Frunciendo el ceño con irritación, Northern se soltó de la mano del chico.

—Te he dicho que te preocupes por ganar al comité disciplinario. ¿Tienes algún problema con eso?

Su voz era fría, cortante como una cuchilla.

Aster se estremeció y apretó las manos en puños a los costados.

—No… No… No, Hermano —tartamudeó, desviando la mirada al suelo.

—Es solo que… —dudó, y añadió con voz temblorosa—: no puedo luchar contra el líder del comité disciplinario. ¡Es el líder del comité disciplinario! ¿Cómo podría ganar contra alguien así?

El ceño de Northern se frunció aún más, y sus ojos se entrecerraron peligrosamente.

—Si ya estás derrotado en tu mente, ¿cómo exactamente planeas serme útil?

Las palabras golpearon a Aster como un mazazo. Sus hombros se hundieron mientras su rostro ardía de vergüenza. Miró al suelo, con un tumulto de emociones parpadeando en sus facciones: frustración, impotencia y algo más oscuro. Finalmente, levantó la vista, todavía con el ceño fruncido, pero ahora resuelto.

—No lo entiendes… —protestó, con la voz elevándose en una mezcla de desesperación e ira.

—Ese tipo está en su cuarto año. Es de una familia prestigiosa, tiene un talento de Clase S y es uno de los pocos Sabios de esta escuela. Es un desastre andante, ¡la razón por la que el comité disciplinario es tan temido! Yo solo soy un Nómada, y a duras penas, con un nuevo talento que ni siquiera entiendo del todo. En términos de experiencia, rango y habilidad, no soy nada comparado con él. ¡Me aplastará antes de que empiece el combate!

Los ojos de Northern ardían de ira, su presencia casi sofocante mientras se acercaba.

La voz de Northern era aguda, su tono como un látigo restallando en el aire.

—¿Y qué crees que conseguirás con excusas como esas? ¿Crees que a tus enemigos les importará tu rango o tu inexperiencia? La debilidad no se perdona, Aster; se explota.

Dio un paso más, con la mirada penetrante.

—Si ya has decidido que vas a perder, entonces has perdido antes incluso de que empiece el combate. Pero si quieres estar a mi altura, si quieres sobrevivir en este mundo, dejarás de pensar como un cobarde y empezarás a actuar como alguien que merece un lugar aquí.

Northern hizo una pausa, su expresión se endureció aún más.

—Talento de Clase S, Sabio, cuarto año… nada de eso importa. Sigue siendo humano, y los humanos sangran como cualquiera. La pregunta es, ¿tienes las agallas para hacerlo sangrar?

No esperó la respuesta de Aster.

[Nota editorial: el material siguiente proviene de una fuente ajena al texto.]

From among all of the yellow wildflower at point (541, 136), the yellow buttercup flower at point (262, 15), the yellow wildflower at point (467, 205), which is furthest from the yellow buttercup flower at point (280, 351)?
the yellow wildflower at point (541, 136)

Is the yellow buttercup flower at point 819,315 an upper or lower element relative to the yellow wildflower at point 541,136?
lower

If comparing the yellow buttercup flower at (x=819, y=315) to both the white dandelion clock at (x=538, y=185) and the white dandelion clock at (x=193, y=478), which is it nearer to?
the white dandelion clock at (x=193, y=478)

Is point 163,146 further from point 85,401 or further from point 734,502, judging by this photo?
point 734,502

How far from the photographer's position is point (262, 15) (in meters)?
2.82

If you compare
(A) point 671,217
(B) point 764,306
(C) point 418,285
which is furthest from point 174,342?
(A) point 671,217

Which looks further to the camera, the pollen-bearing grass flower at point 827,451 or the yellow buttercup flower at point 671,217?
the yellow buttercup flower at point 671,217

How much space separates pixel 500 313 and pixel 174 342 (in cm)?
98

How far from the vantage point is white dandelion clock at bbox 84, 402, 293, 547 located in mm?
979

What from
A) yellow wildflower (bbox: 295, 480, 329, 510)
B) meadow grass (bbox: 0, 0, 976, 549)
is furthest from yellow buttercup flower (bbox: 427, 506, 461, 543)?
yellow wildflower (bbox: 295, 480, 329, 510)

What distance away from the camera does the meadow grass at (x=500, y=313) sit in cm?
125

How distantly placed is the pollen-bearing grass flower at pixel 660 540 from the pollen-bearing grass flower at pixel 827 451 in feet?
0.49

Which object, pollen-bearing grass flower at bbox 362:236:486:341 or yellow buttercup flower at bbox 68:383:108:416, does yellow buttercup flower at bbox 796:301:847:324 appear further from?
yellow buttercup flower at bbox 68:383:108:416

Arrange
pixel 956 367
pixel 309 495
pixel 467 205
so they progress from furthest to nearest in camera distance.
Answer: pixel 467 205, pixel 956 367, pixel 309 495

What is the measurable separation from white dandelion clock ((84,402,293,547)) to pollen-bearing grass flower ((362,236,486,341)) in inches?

Le lanzó una mirada aguda y evaluadora, una que pareció sopesar el valor de Aster en un solo instante, y luego se dio media vuelta y se marchó sin decir una palabra más.

Aster se quedó clavado en el sitio, con los puños apretados a los costados.

El peso de las palabras de Northern lo oprimía, cada una golpeando como un martillazo.

Su mente bullía, luchando con la dura verdad que conllevaban, y su pecho se oprimió con una mezcla de frustración y determinación.